La política de seguridad de Bukele se distingue por la grandilocuencia de sus obras penitenciarias como el CECOT y su implacable discurso de mano dura. Sin embargo, este enfoque no ha estado acompañado de una estrategia social y económica comparable para combatir las raíces estructurales de la violencia, la desigualdad, la exclusión y la falta de oportunidades.
El castigo ha sido la solución final y casi única. El gobierno ha optado por encerrar el problema en lugar de desmantelarlo desde su estructura social, esto refuerza el mensaje subyacente de que la mejor política pública para los pobres no es la inversión en su desarrollo, sino el control punitivo y la represión.
No se duda que disminución y control de la violencia pandilleril, producto de un pacto con los lideres de mareros, segun investigaciones periodísticas, ha brindado una paz innegable. Pero si la paz se construye a costa de criminalizar un estrato social completo y de sacrificar las garantías de los más vulnerables, entonces la seguridad se convierte en un instrumento de limpieza social, no en un pilar de la justicia.
En fin, el «Modelo Bukele» nos obliga a preguntarnos en rigor ¿Es esta una guerra contra el crimen organizado, contra los delitos de cuello blanco o contra un cierto tipo de ciudadano en particular?
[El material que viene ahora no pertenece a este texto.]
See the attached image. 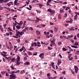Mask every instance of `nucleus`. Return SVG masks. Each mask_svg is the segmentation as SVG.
Instances as JSON below:
<instances>
[{
    "instance_id": "38",
    "label": "nucleus",
    "mask_w": 79,
    "mask_h": 79,
    "mask_svg": "<svg viewBox=\"0 0 79 79\" xmlns=\"http://www.w3.org/2000/svg\"><path fill=\"white\" fill-rule=\"evenodd\" d=\"M4 0H0V3H2L4 2Z\"/></svg>"
},
{
    "instance_id": "24",
    "label": "nucleus",
    "mask_w": 79,
    "mask_h": 79,
    "mask_svg": "<svg viewBox=\"0 0 79 79\" xmlns=\"http://www.w3.org/2000/svg\"><path fill=\"white\" fill-rule=\"evenodd\" d=\"M16 37H18L19 35V31L16 32Z\"/></svg>"
},
{
    "instance_id": "60",
    "label": "nucleus",
    "mask_w": 79,
    "mask_h": 79,
    "mask_svg": "<svg viewBox=\"0 0 79 79\" xmlns=\"http://www.w3.org/2000/svg\"><path fill=\"white\" fill-rule=\"evenodd\" d=\"M25 29H26L27 30V31H28V30H29V28L28 27H26Z\"/></svg>"
},
{
    "instance_id": "54",
    "label": "nucleus",
    "mask_w": 79,
    "mask_h": 79,
    "mask_svg": "<svg viewBox=\"0 0 79 79\" xmlns=\"http://www.w3.org/2000/svg\"><path fill=\"white\" fill-rule=\"evenodd\" d=\"M34 49L33 48H31L29 49V50H33Z\"/></svg>"
},
{
    "instance_id": "47",
    "label": "nucleus",
    "mask_w": 79,
    "mask_h": 79,
    "mask_svg": "<svg viewBox=\"0 0 79 79\" xmlns=\"http://www.w3.org/2000/svg\"><path fill=\"white\" fill-rule=\"evenodd\" d=\"M12 37H14V38H16V39H18V37L16 36H12Z\"/></svg>"
},
{
    "instance_id": "9",
    "label": "nucleus",
    "mask_w": 79,
    "mask_h": 79,
    "mask_svg": "<svg viewBox=\"0 0 79 79\" xmlns=\"http://www.w3.org/2000/svg\"><path fill=\"white\" fill-rule=\"evenodd\" d=\"M25 65H30V62L28 61H27L24 64Z\"/></svg>"
},
{
    "instance_id": "55",
    "label": "nucleus",
    "mask_w": 79,
    "mask_h": 79,
    "mask_svg": "<svg viewBox=\"0 0 79 79\" xmlns=\"http://www.w3.org/2000/svg\"><path fill=\"white\" fill-rule=\"evenodd\" d=\"M6 5H8V6H11V4H10L9 3H7L6 4Z\"/></svg>"
},
{
    "instance_id": "36",
    "label": "nucleus",
    "mask_w": 79,
    "mask_h": 79,
    "mask_svg": "<svg viewBox=\"0 0 79 79\" xmlns=\"http://www.w3.org/2000/svg\"><path fill=\"white\" fill-rule=\"evenodd\" d=\"M60 12L61 13H64V11L63 10H60Z\"/></svg>"
},
{
    "instance_id": "57",
    "label": "nucleus",
    "mask_w": 79,
    "mask_h": 79,
    "mask_svg": "<svg viewBox=\"0 0 79 79\" xmlns=\"http://www.w3.org/2000/svg\"><path fill=\"white\" fill-rule=\"evenodd\" d=\"M2 52L3 53H4V54H7V52H5V51H3Z\"/></svg>"
},
{
    "instance_id": "44",
    "label": "nucleus",
    "mask_w": 79,
    "mask_h": 79,
    "mask_svg": "<svg viewBox=\"0 0 79 79\" xmlns=\"http://www.w3.org/2000/svg\"><path fill=\"white\" fill-rule=\"evenodd\" d=\"M61 42H60L58 43V45H59V46L61 45Z\"/></svg>"
},
{
    "instance_id": "21",
    "label": "nucleus",
    "mask_w": 79,
    "mask_h": 79,
    "mask_svg": "<svg viewBox=\"0 0 79 79\" xmlns=\"http://www.w3.org/2000/svg\"><path fill=\"white\" fill-rule=\"evenodd\" d=\"M27 53L29 55H32V52H30L29 51H28Z\"/></svg>"
},
{
    "instance_id": "6",
    "label": "nucleus",
    "mask_w": 79,
    "mask_h": 79,
    "mask_svg": "<svg viewBox=\"0 0 79 79\" xmlns=\"http://www.w3.org/2000/svg\"><path fill=\"white\" fill-rule=\"evenodd\" d=\"M74 69L75 71V72L76 73H77V72H78V70L79 69H78V67H77L76 66H74Z\"/></svg>"
},
{
    "instance_id": "23",
    "label": "nucleus",
    "mask_w": 79,
    "mask_h": 79,
    "mask_svg": "<svg viewBox=\"0 0 79 79\" xmlns=\"http://www.w3.org/2000/svg\"><path fill=\"white\" fill-rule=\"evenodd\" d=\"M50 3V2L48 1L47 2V4H46L47 6H48V5H49V6H51V5L49 4Z\"/></svg>"
},
{
    "instance_id": "39",
    "label": "nucleus",
    "mask_w": 79,
    "mask_h": 79,
    "mask_svg": "<svg viewBox=\"0 0 79 79\" xmlns=\"http://www.w3.org/2000/svg\"><path fill=\"white\" fill-rule=\"evenodd\" d=\"M10 54L12 56H14L15 55V54L13 53L12 52H11Z\"/></svg>"
},
{
    "instance_id": "50",
    "label": "nucleus",
    "mask_w": 79,
    "mask_h": 79,
    "mask_svg": "<svg viewBox=\"0 0 79 79\" xmlns=\"http://www.w3.org/2000/svg\"><path fill=\"white\" fill-rule=\"evenodd\" d=\"M73 57L70 58H69V60L70 61H71V60H73Z\"/></svg>"
},
{
    "instance_id": "5",
    "label": "nucleus",
    "mask_w": 79,
    "mask_h": 79,
    "mask_svg": "<svg viewBox=\"0 0 79 79\" xmlns=\"http://www.w3.org/2000/svg\"><path fill=\"white\" fill-rule=\"evenodd\" d=\"M39 56L42 59H43L44 58V53H43L40 54Z\"/></svg>"
},
{
    "instance_id": "53",
    "label": "nucleus",
    "mask_w": 79,
    "mask_h": 79,
    "mask_svg": "<svg viewBox=\"0 0 79 79\" xmlns=\"http://www.w3.org/2000/svg\"><path fill=\"white\" fill-rule=\"evenodd\" d=\"M9 33L10 34V35H13V33H12V32H9Z\"/></svg>"
},
{
    "instance_id": "30",
    "label": "nucleus",
    "mask_w": 79,
    "mask_h": 79,
    "mask_svg": "<svg viewBox=\"0 0 79 79\" xmlns=\"http://www.w3.org/2000/svg\"><path fill=\"white\" fill-rule=\"evenodd\" d=\"M76 19H77V15H76L74 16V20H76Z\"/></svg>"
},
{
    "instance_id": "41",
    "label": "nucleus",
    "mask_w": 79,
    "mask_h": 79,
    "mask_svg": "<svg viewBox=\"0 0 79 79\" xmlns=\"http://www.w3.org/2000/svg\"><path fill=\"white\" fill-rule=\"evenodd\" d=\"M49 76H50V73H47V77H49Z\"/></svg>"
},
{
    "instance_id": "48",
    "label": "nucleus",
    "mask_w": 79,
    "mask_h": 79,
    "mask_svg": "<svg viewBox=\"0 0 79 79\" xmlns=\"http://www.w3.org/2000/svg\"><path fill=\"white\" fill-rule=\"evenodd\" d=\"M7 48L8 49H9V50H11V48H10V47H9V46H7Z\"/></svg>"
},
{
    "instance_id": "63",
    "label": "nucleus",
    "mask_w": 79,
    "mask_h": 79,
    "mask_svg": "<svg viewBox=\"0 0 79 79\" xmlns=\"http://www.w3.org/2000/svg\"><path fill=\"white\" fill-rule=\"evenodd\" d=\"M17 41H18V42H20V40H19V39H17Z\"/></svg>"
},
{
    "instance_id": "4",
    "label": "nucleus",
    "mask_w": 79,
    "mask_h": 79,
    "mask_svg": "<svg viewBox=\"0 0 79 79\" xmlns=\"http://www.w3.org/2000/svg\"><path fill=\"white\" fill-rule=\"evenodd\" d=\"M34 45H35L34 47L37 46V47H39L41 46V45H37V43L36 42L33 43L31 44V47H34Z\"/></svg>"
},
{
    "instance_id": "20",
    "label": "nucleus",
    "mask_w": 79,
    "mask_h": 79,
    "mask_svg": "<svg viewBox=\"0 0 79 79\" xmlns=\"http://www.w3.org/2000/svg\"><path fill=\"white\" fill-rule=\"evenodd\" d=\"M54 31L55 32H57L58 31V28L56 27H54Z\"/></svg>"
},
{
    "instance_id": "25",
    "label": "nucleus",
    "mask_w": 79,
    "mask_h": 79,
    "mask_svg": "<svg viewBox=\"0 0 79 79\" xmlns=\"http://www.w3.org/2000/svg\"><path fill=\"white\" fill-rule=\"evenodd\" d=\"M28 56H25L24 58V60H27V58H28Z\"/></svg>"
},
{
    "instance_id": "26",
    "label": "nucleus",
    "mask_w": 79,
    "mask_h": 79,
    "mask_svg": "<svg viewBox=\"0 0 79 79\" xmlns=\"http://www.w3.org/2000/svg\"><path fill=\"white\" fill-rule=\"evenodd\" d=\"M51 64L52 68H55V65H54V63L52 62L51 63Z\"/></svg>"
},
{
    "instance_id": "49",
    "label": "nucleus",
    "mask_w": 79,
    "mask_h": 79,
    "mask_svg": "<svg viewBox=\"0 0 79 79\" xmlns=\"http://www.w3.org/2000/svg\"><path fill=\"white\" fill-rule=\"evenodd\" d=\"M62 50H63V51H66V50H67L66 49L64 48H62Z\"/></svg>"
},
{
    "instance_id": "28",
    "label": "nucleus",
    "mask_w": 79,
    "mask_h": 79,
    "mask_svg": "<svg viewBox=\"0 0 79 79\" xmlns=\"http://www.w3.org/2000/svg\"><path fill=\"white\" fill-rule=\"evenodd\" d=\"M55 40H56V39H54L52 41H51V42H52L53 43H55Z\"/></svg>"
},
{
    "instance_id": "52",
    "label": "nucleus",
    "mask_w": 79,
    "mask_h": 79,
    "mask_svg": "<svg viewBox=\"0 0 79 79\" xmlns=\"http://www.w3.org/2000/svg\"><path fill=\"white\" fill-rule=\"evenodd\" d=\"M48 48L49 50H52V48H50V47H48Z\"/></svg>"
},
{
    "instance_id": "16",
    "label": "nucleus",
    "mask_w": 79,
    "mask_h": 79,
    "mask_svg": "<svg viewBox=\"0 0 79 79\" xmlns=\"http://www.w3.org/2000/svg\"><path fill=\"white\" fill-rule=\"evenodd\" d=\"M14 4L15 5H17L18 4V3L17 2V0H15L14 2Z\"/></svg>"
},
{
    "instance_id": "22",
    "label": "nucleus",
    "mask_w": 79,
    "mask_h": 79,
    "mask_svg": "<svg viewBox=\"0 0 79 79\" xmlns=\"http://www.w3.org/2000/svg\"><path fill=\"white\" fill-rule=\"evenodd\" d=\"M26 20H27V21H34V20H31V19H30L29 18L27 19H26Z\"/></svg>"
},
{
    "instance_id": "33",
    "label": "nucleus",
    "mask_w": 79,
    "mask_h": 79,
    "mask_svg": "<svg viewBox=\"0 0 79 79\" xmlns=\"http://www.w3.org/2000/svg\"><path fill=\"white\" fill-rule=\"evenodd\" d=\"M37 55V52H36L34 53H33V56H35Z\"/></svg>"
},
{
    "instance_id": "45",
    "label": "nucleus",
    "mask_w": 79,
    "mask_h": 79,
    "mask_svg": "<svg viewBox=\"0 0 79 79\" xmlns=\"http://www.w3.org/2000/svg\"><path fill=\"white\" fill-rule=\"evenodd\" d=\"M9 3L10 4H11V5H13L14 3L13 2H9Z\"/></svg>"
},
{
    "instance_id": "18",
    "label": "nucleus",
    "mask_w": 79,
    "mask_h": 79,
    "mask_svg": "<svg viewBox=\"0 0 79 79\" xmlns=\"http://www.w3.org/2000/svg\"><path fill=\"white\" fill-rule=\"evenodd\" d=\"M24 34V32L22 31H19V35H23V34Z\"/></svg>"
},
{
    "instance_id": "46",
    "label": "nucleus",
    "mask_w": 79,
    "mask_h": 79,
    "mask_svg": "<svg viewBox=\"0 0 79 79\" xmlns=\"http://www.w3.org/2000/svg\"><path fill=\"white\" fill-rule=\"evenodd\" d=\"M0 29L1 31L2 32H3L4 31V30H3V28H1V27L0 28Z\"/></svg>"
},
{
    "instance_id": "32",
    "label": "nucleus",
    "mask_w": 79,
    "mask_h": 79,
    "mask_svg": "<svg viewBox=\"0 0 79 79\" xmlns=\"http://www.w3.org/2000/svg\"><path fill=\"white\" fill-rule=\"evenodd\" d=\"M69 9H70V7H68L66 8L65 10L67 11L68 10H69Z\"/></svg>"
},
{
    "instance_id": "40",
    "label": "nucleus",
    "mask_w": 79,
    "mask_h": 79,
    "mask_svg": "<svg viewBox=\"0 0 79 79\" xmlns=\"http://www.w3.org/2000/svg\"><path fill=\"white\" fill-rule=\"evenodd\" d=\"M1 55H2V56H3L4 57L6 56H7V55L4 54H2Z\"/></svg>"
},
{
    "instance_id": "51",
    "label": "nucleus",
    "mask_w": 79,
    "mask_h": 79,
    "mask_svg": "<svg viewBox=\"0 0 79 79\" xmlns=\"http://www.w3.org/2000/svg\"><path fill=\"white\" fill-rule=\"evenodd\" d=\"M46 35V38H50V36L48 35Z\"/></svg>"
},
{
    "instance_id": "61",
    "label": "nucleus",
    "mask_w": 79,
    "mask_h": 79,
    "mask_svg": "<svg viewBox=\"0 0 79 79\" xmlns=\"http://www.w3.org/2000/svg\"><path fill=\"white\" fill-rule=\"evenodd\" d=\"M10 48H13V46H12V44H10Z\"/></svg>"
},
{
    "instance_id": "34",
    "label": "nucleus",
    "mask_w": 79,
    "mask_h": 79,
    "mask_svg": "<svg viewBox=\"0 0 79 79\" xmlns=\"http://www.w3.org/2000/svg\"><path fill=\"white\" fill-rule=\"evenodd\" d=\"M20 71L19 70H17L16 72H14V73H19Z\"/></svg>"
},
{
    "instance_id": "37",
    "label": "nucleus",
    "mask_w": 79,
    "mask_h": 79,
    "mask_svg": "<svg viewBox=\"0 0 79 79\" xmlns=\"http://www.w3.org/2000/svg\"><path fill=\"white\" fill-rule=\"evenodd\" d=\"M37 45H40V43L39 42H38L36 43Z\"/></svg>"
},
{
    "instance_id": "1",
    "label": "nucleus",
    "mask_w": 79,
    "mask_h": 79,
    "mask_svg": "<svg viewBox=\"0 0 79 79\" xmlns=\"http://www.w3.org/2000/svg\"><path fill=\"white\" fill-rule=\"evenodd\" d=\"M15 73L14 71H12L11 72H9L8 73L10 74L9 75L10 78L9 79H16V75L15 74H13V73Z\"/></svg>"
},
{
    "instance_id": "17",
    "label": "nucleus",
    "mask_w": 79,
    "mask_h": 79,
    "mask_svg": "<svg viewBox=\"0 0 79 79\" xmlns=\"http://www.w3.org/2000/svg\"><path fill=\"white\" fill-rule=\"evenodd\" d=\"M51 44H50L51 47H53V45H55V43L51 42Z\"/></svg>"
},
{
    "instance_id": "10",
    "label": "nucleus",
    "mask_w": 79,
    "mask_h": 79,
    "mask_svg": "<svg viewBox=\"0 0 79 79\" xmlns=\"http://www.w3.org/2000/svg\"><path fill=\"white\" fill-rule=\"evenodd\" d=\"M10 68H11L13 70L14 69H16V68H15L14 67H13V64H12V65L10 66Z\"/></svg>"
},
{
    "instance_id": "8",
    "label": "nucleus",
    "mask_w": 79,
    "mask_h": 79,
    "mask_svg": "<svg viewBox=\"0 0 79 79\" xmlns=\"http://www.w3.org/2000/svg\"><path fill=\"white\" fill-rule=\"evenodd\" d=\"M36 5H38L39 6L40 8H42V6H43L42 4H40V3H37V4H36Z\"/></svg>"
},
{
    "instance_id": "64",
    "label": "nucleus",
    "mask_w": 79,
    "mask_h": 79,
    "mask_svg": "<svg viewBox=\"0 0 79 79\" xmlns=\"http://www.w3.org/2000/svg\"><path fill=\"white\" fill-rule=\"evenodd\" d=\"M77 37L78 38H79V34H77Z\"/></svg>"
},
{
    "instance_id": "29",
    "label": "nucleus",
    "mask_w": 79,
    "mask_h": 79,
    "mask_svg": "<svg viewBox=\"0 0 79 79\" xmlns=\"http://www.w3.org/2000/svg\"><path fill=\"white\" fill-rule=\"evenodd\" d=\"M69 30H70V31H74V27H72L71 28L69 29Z\"/></svg>"
},
{
    "instance_id": "2",
    "label": "nucleus",
    "mask_w": 79,
    "mask_h": 79,
    "mask_svg": "<svg viewBox=\"0 0 79 79\" xmlns=\"http://www.w3.org/2000/svg\"><path fill=\"white\" fill-rule=\"evenodd\" d=\"M17 58L16 59V61L17 62H16V64H15L16 66H18L19 64H20L21 62H19L20 61V56L18 55L17 56Z\"/></svg>"
},
{
    "instance_id": "43",
    "label": "nucleus",
    "mask_w": 79,
    "mask_h": 79,
    "mask_svg": "<svg viewBox=\"0 0 79 79\" xmlns=\"http://www.w3.org/2000/svg\"><path fill=\"white\" fill-rule=\"evenodd\" d=\"M26 21H24L23 23V26H26Z\"/></svg>"
},
{
    "instance_id": "31",
    "label": "nucleus",
    "mask_w": 79,
    "mask_h": 79,
    "mask_svg": "<svg viewBox=\"0 0 79 79\" xmlns=\"http://www.w3.org/2000/svg\"><path fill=\"white\" fill-rule=\"evenodd\" d=\"M11 61H13V62L15 61V58H12L11 59Z\"/></svg>"
},
{
    "instance_id": "35",
    "label": "nucleus",
    "mask_w": 79,
    "mask_h": 79,
    "mask_svg": "<svg viewBox=\"0 0 79 79\" xmlns=\"http://www.w3.org/2000/svg\"><path fill=\"white\" fill-rule=\"evenodd\" d=\"M70 23H73V19H72L71 18H70Z\"/></svg>"
},
{
    "instance_id": "3",
    "label": "nucleus",
    "mask_w": 79,
    "mask_h": 79,
    "mask_svg": "<svg viewBox=\"0 0 79 79\" xmlns=\"http://www.w3.org/2000/svg\"><path fill=\"white\" fill-rule=\"evenodd\" d=\"M47 11L48 12H50L51 15H55V10H52L51 9H48Z\"/></svg>"
},
{
    "instance_id": "12",
    "label": "nucleus",
    "mask_w": 79,
    "mask_h": 79,
    "mask_svg": "<svg viewBox=\"0 0 79 79\" xmlns=\"http://www.w3.org/2000/svg\"><path fill=\"white\" fill-rule=\"evenodd\" d=\"M25 71L24 70H23L21 71L20 73V74H24V73H25Z\"/></svg>"
},
{
    "instance_id": "58",
    "label": "nucleus",
    "mask_w": 79,
    "mask_h": 79,
    "mask_svg": "<svg viewBox=\"0 0 79 79\" xmlns=\"http://www.w3.org/2000/svg\"><path fill=\"white\" fill-rule=\"evenodd\" d=\"M74 39L75 40H76V39H77V38H76V35L74 37Z\"/></svg>"
},
{
    "instance_id": "15",
    "label": "nucleus",
    "mask_w": 79,
    "mask_h": 79,
    "mask_svg": "<svg viewBox=\"0 0 79 79\" xmlns=\"http://www.w3.org/2000/svg\"><path fill=\"white\" fill-rule=\"evenodd\" d=\"M40 33V31H36V33L37 35H39Z\"/></svg>"
},
{
    "instance_id": "13",
    "label": "nucleus",
    "mask_w": 79,
    "mask_h": 79,
    "mask_svg": "<svg viewBox=\"0 0 79 79\" xmlns=\"http://www.w3.org/2000/svg\"><path fill=\"white\" fill-rule=\"evenodd\" d=\"M24 46H23L22 47V48H20L19 50V52H22V51H23V50H24Z\"/></svg>"
},
{
    "instance_id": "7",
    "label": "nucleus",
    "mask_w": 79,
    "mask_h": 79,
    "mask_svg": "<svg viewBox=\"0 0 79 79\" xmlns=\"http://www.w3.org/2000/svg\"><path fill=\"white\" fill-rule=\"evenodd\" d=\"M61 60H58L57 62V65L59 66V65L61 64Z\"/></svg>"
},
{
    "instance_id": "62",
    "label": "nucleus",
    "mask_w": 79,
    "mask_h": 79,
    "mask_svg": "<svg viewBox=\"0 0 79 79\" xmlns=\"http://www.w3.org/2000/svg\"><path fill=\"white\" fill-rule=\"evenodd\" d=\"M63 74H66V72L65 71L62 72Z\"/></svg>"
},
{
    "instance_id": "59",
    "label": "nucleus",
    "mask_w": 79,
    "mask_h": 79,
    "mask_svg": "<svg viewBox=\"0 0 79 79\" xmlns=\"http://www.w3.org/2000/svg\"><path fill=\"white\" fill-rule=\"evenodd\" d=\"M36 1V0H33L32 2V3H35Z\"/></svg>"
},
{
    "instance_id": "27",
    "label": "nucleus",
    "mask_w": 79,
    "mask_h": 79,
    "mask_svg": "<svg viewBox=\"0 0 79 79\" xmlns=\"http://www.w3.org/2000/svg\"><path fill=\"white\" fill-rule=\"evenodd\" d=\"M6 73V71H3L2 72H1V74H5V73Z\"/></svg>"
},
{
    "instance_id": "19",
    "label": "nucleus",
    "mask_w": 79,
    "mask_h": 79,
    "mask_svg": "<svg viewBox=\"0 0 79 79\" xmlns=\"http://www.w3.org/2000/svg\"><path fill=\"white\" fill-rule=\"evenodd\" d=\"M79 43L78 42L76 41L75 44H74V45H78V46H79Z\"/></svg>"
},
{
    "instance_id": "42",
    "label": "nucleus",
    "mask_w": 79,
    "mask_h": 79,
    "mask_svg": "<svg viewBox=\"0 0 79 79\" xmlns=\"http://www.w3.org/2000/svg\"><path fill=\"white\" fill-rule=\"evenodd\" d=\"M69 37V38H71V37H73V35H68Z\"/></svg>"
},
{
    "instance_id": "11",
    "label": "nucleus",
    "mask_w": 79,
    "mask_h": 79,
    "mask_svg": "<svg viewBox=\"0 0 79 79\" xmlns=\"http://www.w3.org/2000/svg\"><path fill=\"white\" fill-rule=\"evenodd\" d=\"M67 47H68V48L69 49V51H70V52H73V49H71V47H70L69 46H67Z\"/></svg>"
},
{
    "instance_id": "14",
    "label": "nucleus",
    "mask_w": 79,
    "mask_h": 79,
    "mask_svg": "<svg viewBox=\"0 0 79 79\" xmlns=\"http://www.w3.org/2000/svg\"><path fill=\"white\" fill-rule=\"evenodd\" d=\"M16 27L17 29H19L21 28V26L19 25H17Z\"/></svg>"
},
{
    "instance_id": "56",
    "label": "nucleus",
    "mask_w": 79,
    "mask_h": 79,
    "mask_svg": "<svg viewBox=\"0 0 79 79\" xmlns=\"http://www.w3.org/2000/svg\"><path fill=\"white\" fill-rule=\"evenodd\" d=\"M67 16V13H65L64 14V17H66Z\"/></svg>"
}]
</instances>
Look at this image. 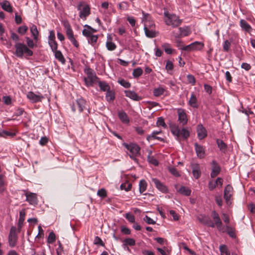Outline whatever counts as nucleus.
Listing matches in <instances>:
<instances>
[{
    "instance_id": "f257e3e1",
    "label": "nucleus",
    "mask_w": 255,
    "mask_h": 255,
    "mask_svg": "<svg viewBox=\"0 0 255 255\" xmlns=\"http://www.w3.org/2000/svg\"><path fill=\"white\" fill-rule=\"evenodd\" d=\"M171 133L175 136L177 140H180V138L187 139L190 136V131L186 128H182L181 129L176 124H172L170 126Z\"/></svg>"
},
{
    "instance_id": "f03ea898",
    "label": "nucleus",
    "mask_w": 255,
    "mask_h": 255,
    "mask_svg": "<svg viewBox=\"0 0 255 255\" xmlns=\"http://www.w3.org/2000/svg\"><path fill=\"white\" fill-rule=\"evenodd\" d=\"M14 47L15 48L14 54L18 58H23L24 55L25 56H31L33 55L32 51L23 43L16 42Z\"/></svg>"
},
{
    "instance_id": "7ed1b4c3",
    "label": "nucleus",
    "mask_w": 255,
    "mask_h": 255,
    "mask_svg": "<svg viewBox=\"0 0 255 255\" xmlns=\"http://www.w3.org/2000/svg\"><path fill=\"white\" fill-rule=\"evenodd\" d=\"M164 21L166 24L176 27L180 25L182 20L179 17L174 14L169 13L167 11L164 12Z\"/></svg>"
},
{
    "instance_id": "20e7f679",
    "label": "nucleus",
    "mask_w": 255,
    "mask_h": 255,
    "mask_svg": "<svg viewBox=\"0 0 255 255\" xmlns=\"http://www.w3.org/2000/svg\"><path fill=\"white\" fill-rule=\"evenodd\" d=\"M85 72L87 75V77L84 78L86 86L88 87L93 86L98 79L95 72L91 68H87L85 69Z\"/></svg>"
},
{
    "instance_id": "39448f33",
    "label": "nucleus",
    "mask_w": 255,
    "mask_h": 255,
    "mask_svg": "<svg viewBox=\"0 0 255 255\" xmlns=\"http://www.w3.org/2000/svg\"><path fill=\"white\" fill-rule=\"evenodd\" d=\"M123 145L130 152V154H129L130 157L134 160H136L135 157L140 154V147L134 143H124Z\"/></svg>"
},
{
    "instance_id": "423d86ee",
    "label": "nucleus",
    "mask_w": 255,
    "mask_h": 255,
    "mask_svg": "<svg viewBox=\"0 0 255 255\" xmlns=\"http://www.w3.org/2000/svg\"><path fill=\"white\" fill-rule=\"evenodd\" d=\"M17 229L14 226L11 227L8 237V244L11 248L14 247L17 242L18 236L16 233Z\"/></svg>"
},
{
    "instance_id": "0eeeda50",
    "label": "nucleus",
    "mask_w": 255,
    "mask_h": 255,
    "mask_svg": "<svg viewBox=\"0 0 255 255\" xmlns=\"http://www.w3.org/2000/svg\"><path fill=\"white\" fill-rule=\"evenodd\" d=\"M178 122L182 126H185L188 123V118L184 109L179 108L177 110Z\"/></svg>"
},
{
    "instance_id": "6e6552de",
    "label": "nucleus",
    "mask_w": 255,
    "mask_h": 255,
    "mask_svg": "<svg viewBox=\"0 0 255 255\" xmlns=\"http://www.w3.org/2000/svg\"><path fill=\"white\" fill-rule=\"evenodd\" d=\"M86 103L85 100L82 98L77 99L76 103H74L71 106L72 111L75 112L76 111V107H77L79 112H82L85 109Z\"/></svg>"
},
{
    "instance_id": "1a4fd4ad",
    "label": "nucleus",
    "mask_w": 255,
    "mask_h": 255,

La respuesta a la aporofobia nunca puede ser más represión, sino el reconocimiento de la dignidad inherente a todo ciudadano, independientemente de su riqueza. El Salvador, al ganar la batalla contra las maras, corre el riesgo de perder la guerra moral, legitimando un sistema que mira al pobre no como un sujeto de derechos, sino como un objeto de sospecha y confinamiento. La verdadera justicia no solo debe liberar a las calles del miedo, sino también al pobre del estigma, el rechazo y odio a la clase pobre, ahora más pobre del país, en la política del gobierno es evidente.